A first step in a vRealize Automation implementation is quite often a Proof of Concept. The POC can help you to verify if vRA suits your business case. During the POC most of the time an vRA evaluation license is used.vRA evaluation licenses are most of the time dedicated vRA licenses (e.g. vRA advanced for 100 VMs) and not vCloud Suite licenses.
If you want to convert your POC environment to a production environment you might have a challenge when you want to change/upgrade your licenses to vCloud Suite licenses.This process involves two steps:
- Change the license on the vRA IAAS (Windows) server.
- Change the license on your vRA appliance;
The first step in this process is described in VMware knowledge article 2076129. The second step involves some undocumented steps. If you try to upload a vCloud Suite license to vRA while a vRA (VM based) license is already active you will get the error Unable to downgrade existing license edition:
Apparently vRA thinks a vCloud Suite is a downgrade from the existing evaluation license and this is not allowed.

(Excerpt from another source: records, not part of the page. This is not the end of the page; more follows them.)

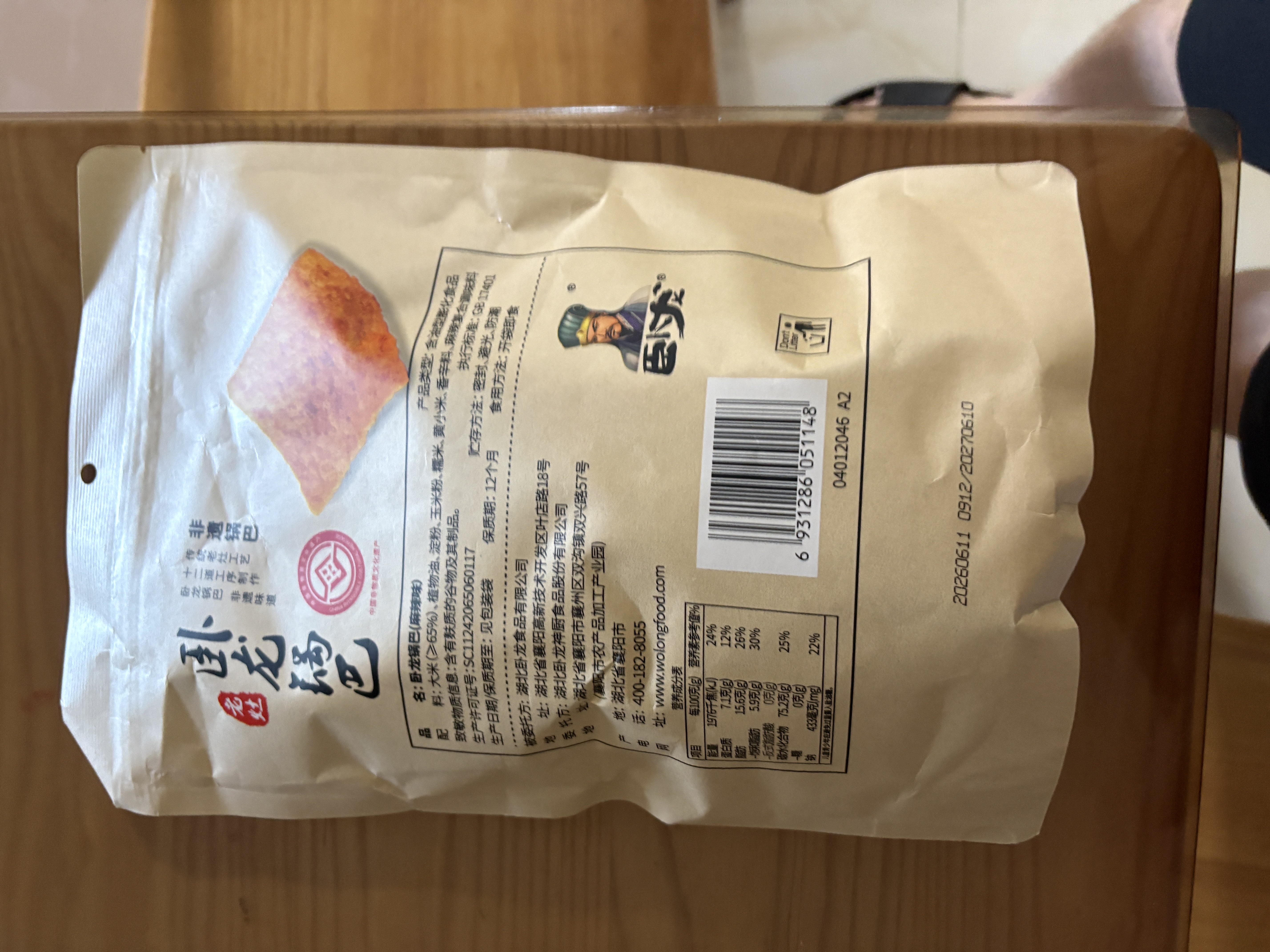 卧龙老灶锅巴400g*3包休闲零食锅巴麻辣*1+五香*2 实拍图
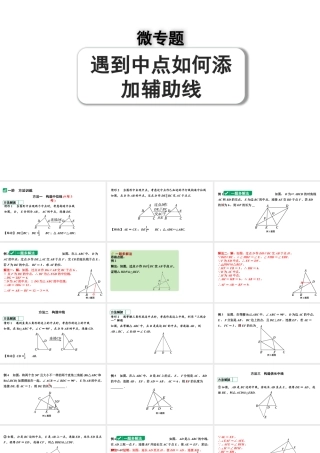2024河南中考数学专题复习第四章 微专题 遇到中点如何添加辅助线 课件.pptx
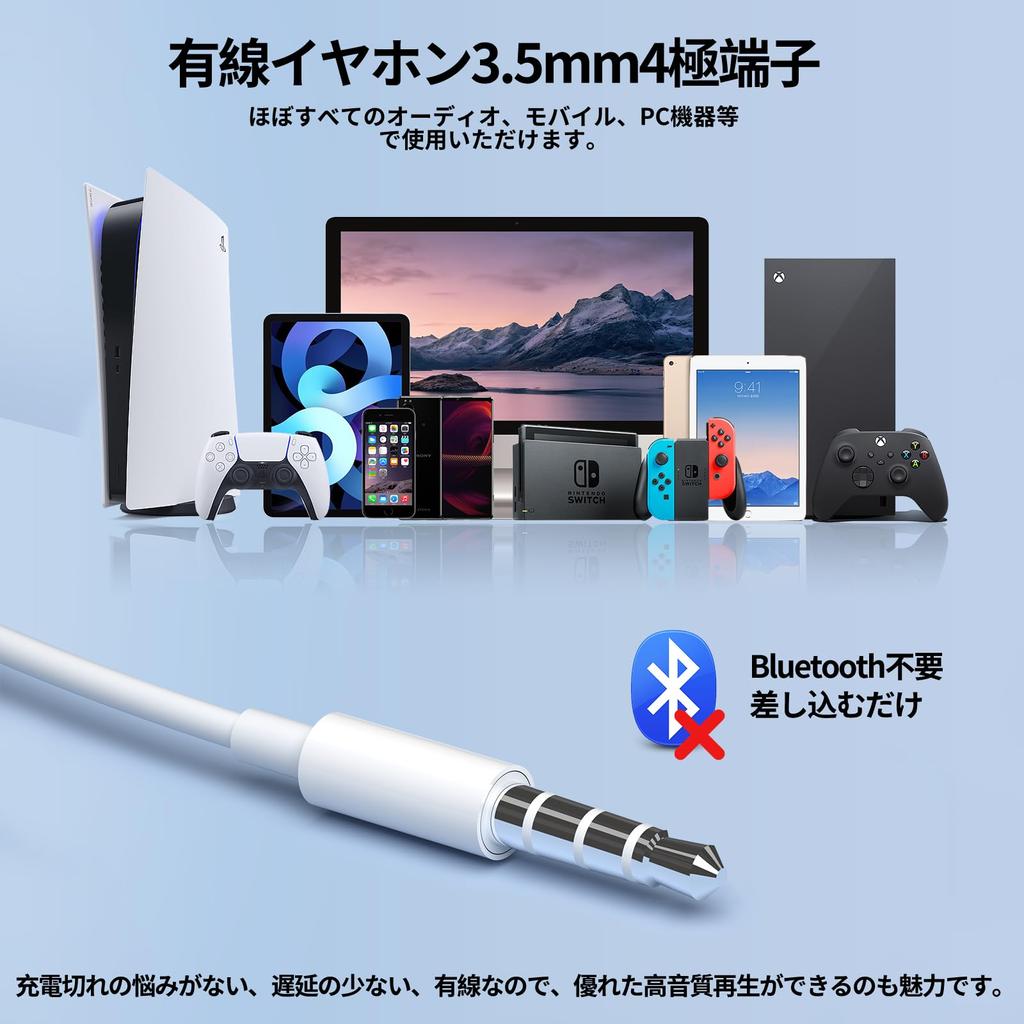 Wired HIFI Sound Volume Deep Noise with Call High Clear Volume Stereo Headphones Earphones, Earphones, 3.5mm Jack, Quality, Adjustment, Bass,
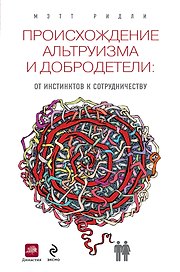 Происхождение альтруизма и добродетели: от инстинктов к сотрудничеству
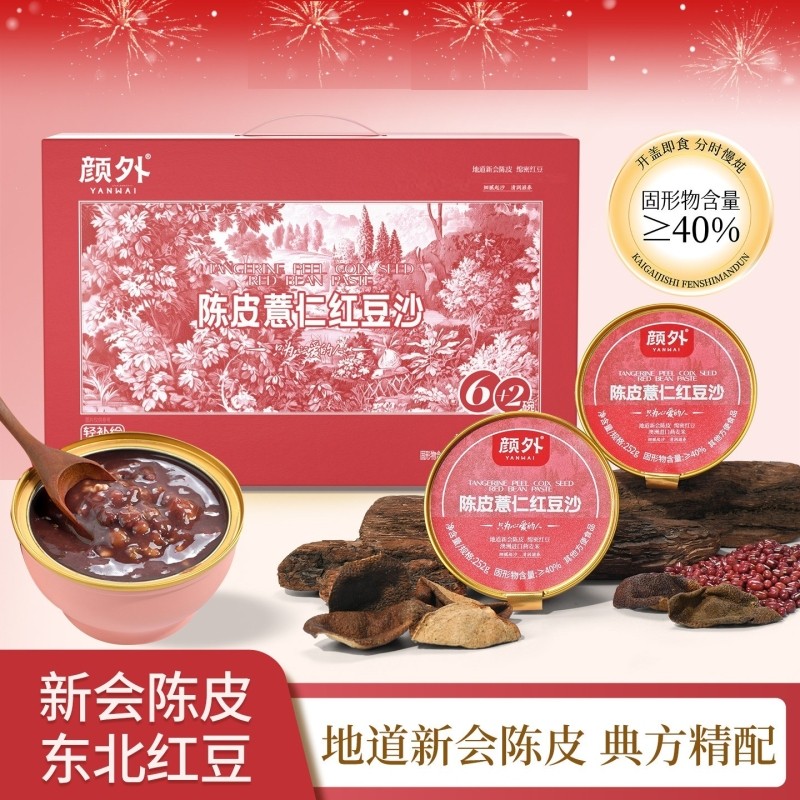 颜外陈皮薏仁红豆沙粥6碗+2碗装即食粥礼盒多规格,传统滋补营养品,滋补养生饮品/炖品,淘宝优惠券,粉丝福利购,淘宝优惠卷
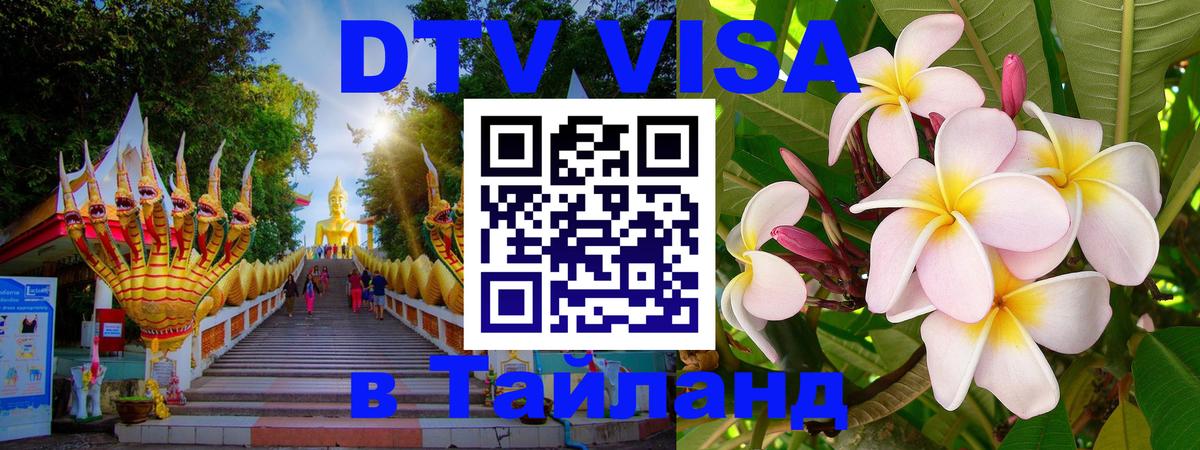 ДТВ виза в Таиланд 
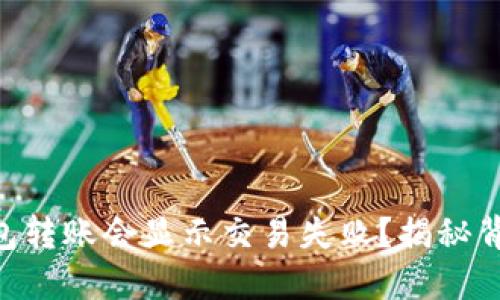 为什么您的Token钱包转账会显示交易失败？揭秘背后的原因与解决方案
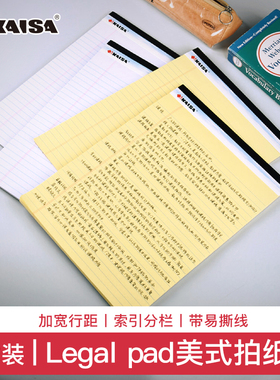 凯萨KAISA美式拍纸本可撕Legal Pad草稿本A4A5横线分栏加厚黄色背单词英语高颜值笔记本上翻本大学生考研纠错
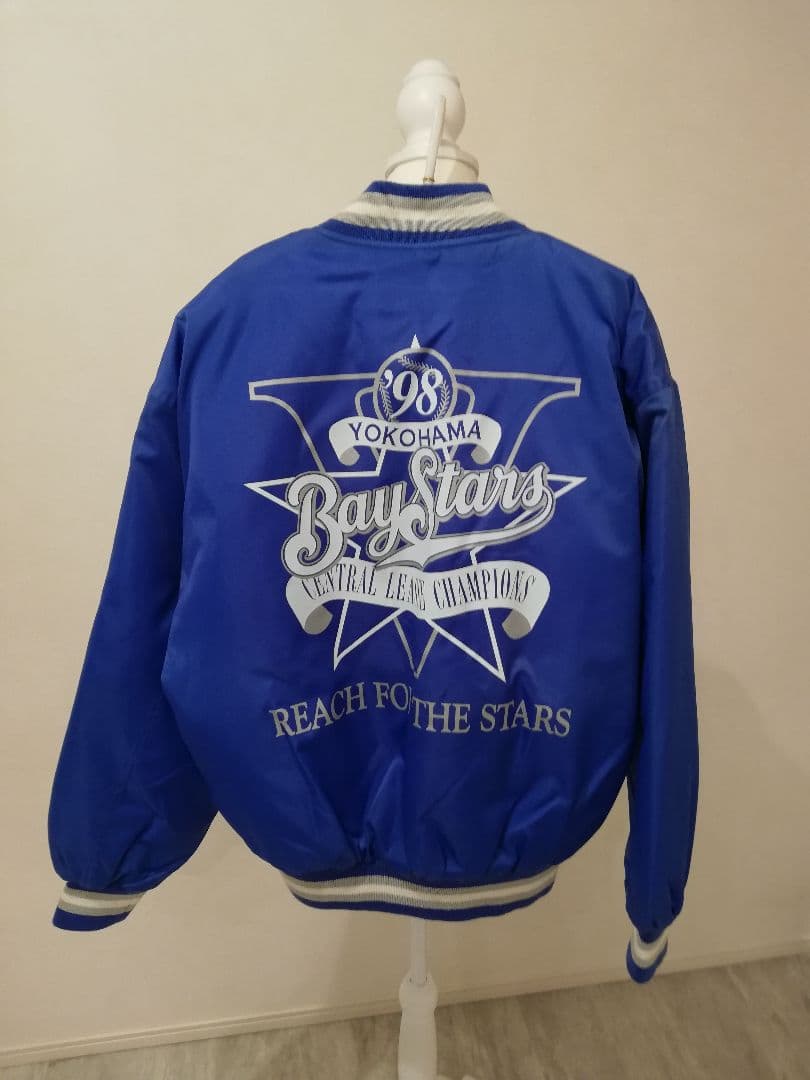 HUMAN MADE HM HANGER ハンガー 新品未開封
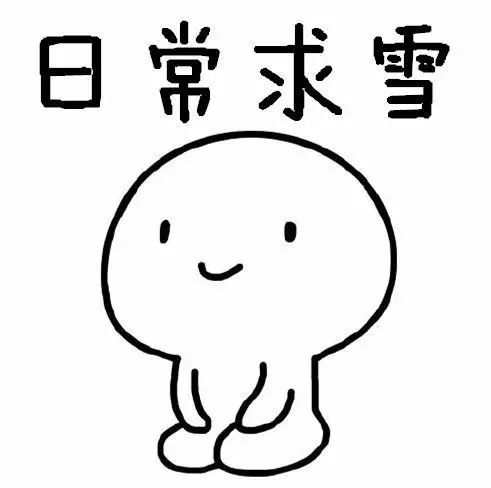维多利亚 维多利亚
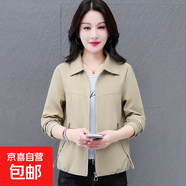 短外套女春秋新款洋氣減齡休閑翻領(lǐng)長(cháng)袖開(kāi)衫小個(gè)子外套女秋冬 米杏 L 100-115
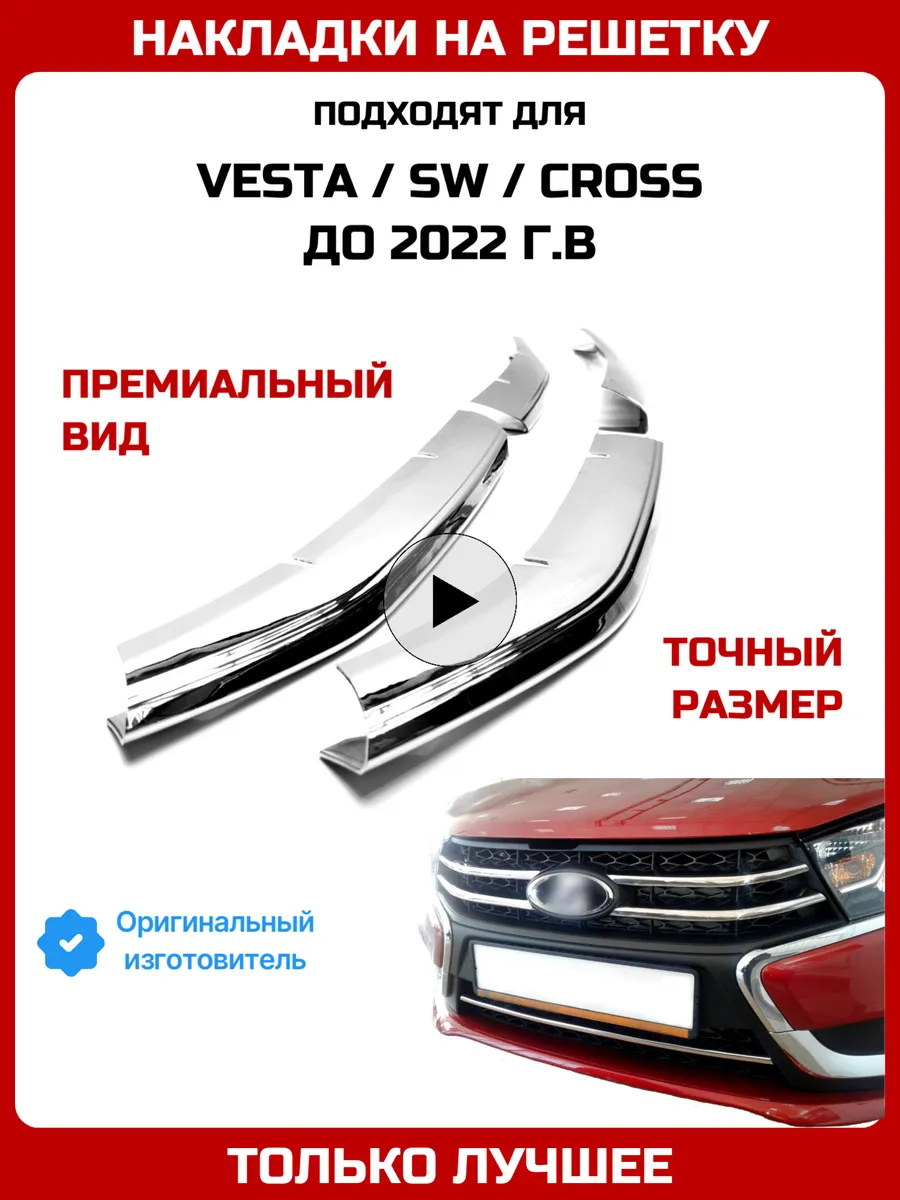 Веста тюнинг накладки на решетку радиатора, молдинг бампера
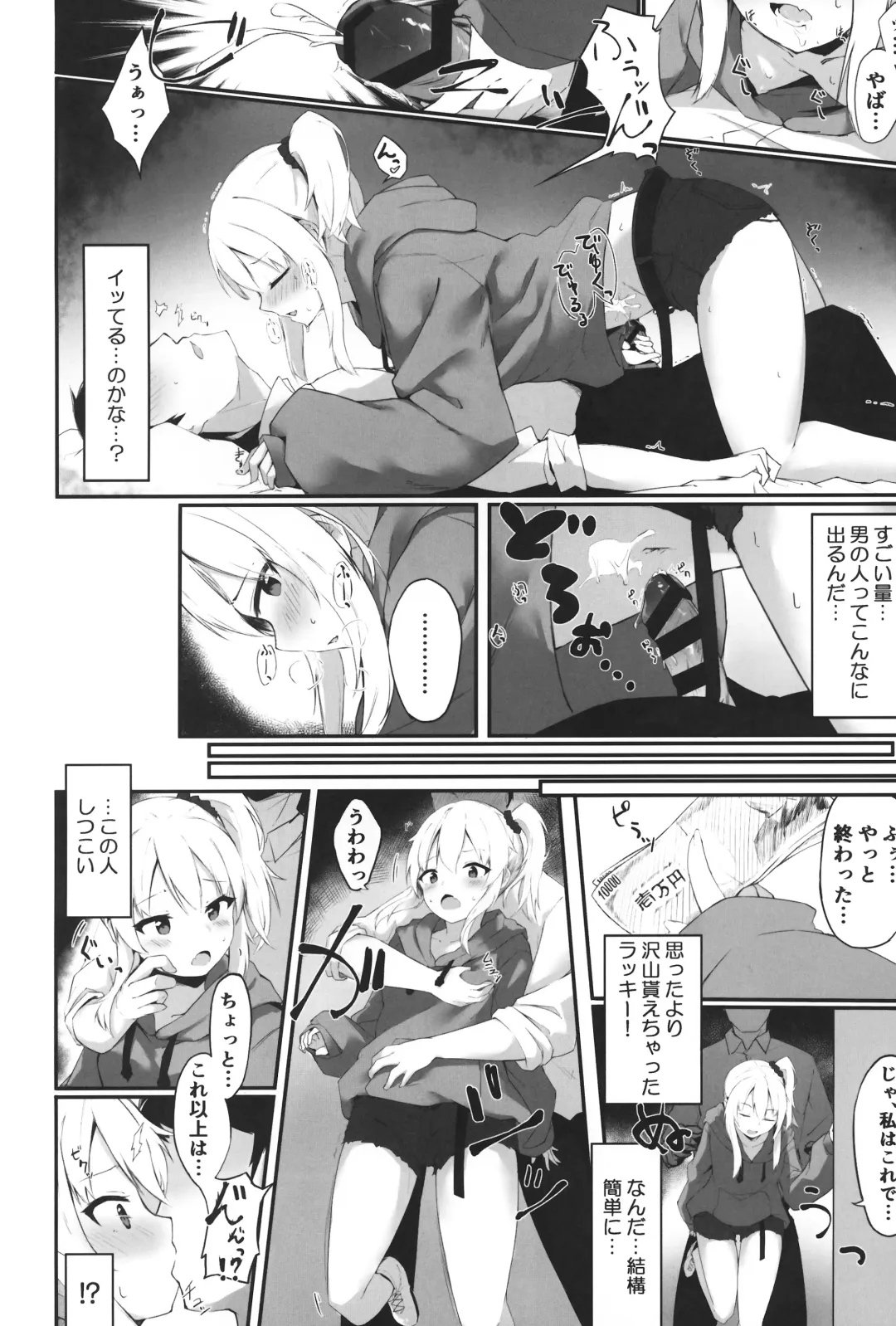 [Oshino] Yoru no Hinansaki Fhentai - Page 5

Solution: Remove existing licenses
The solution is to remove all existing licenses from the vRA appliance and then add the vCloud Suite license to you vRA installation. Removing licenses from vRA currently involves some editing in the vRA vPostgres database.
Notice: Although the process worked for me, it’s without any warranty and of course use at own risk. Making a snapshot before removing existing licenses sounds like a pretty good idea…
- First copy existing license keys you want to preserve from the VAMI interface (https://VRA:5480/);
- Stop the vRA service from the command line of the vRA appliance: /etc/init.d/vcac-server stop;
- Connect to the vRA postgres database, some information on how to do this in this article;
- Delete all the information in the embeddedlicenseentry table. Execute the following query in the postgres client (psql): delete from embeddedlicenseentry;
- Start vRA again: /etc/init.d/vcac-server start;
- After the vRA services are up and running (this can take a few minutes), open the VAMI interface and enter the new license keys.
Deleting all the information from the embeddedlicenseentry table resets the licensing configuration for vRealize Automation.
That’s all! Kudos to Jan Willem Lammers of VMware for digging some information out of the VMware organization on this topic.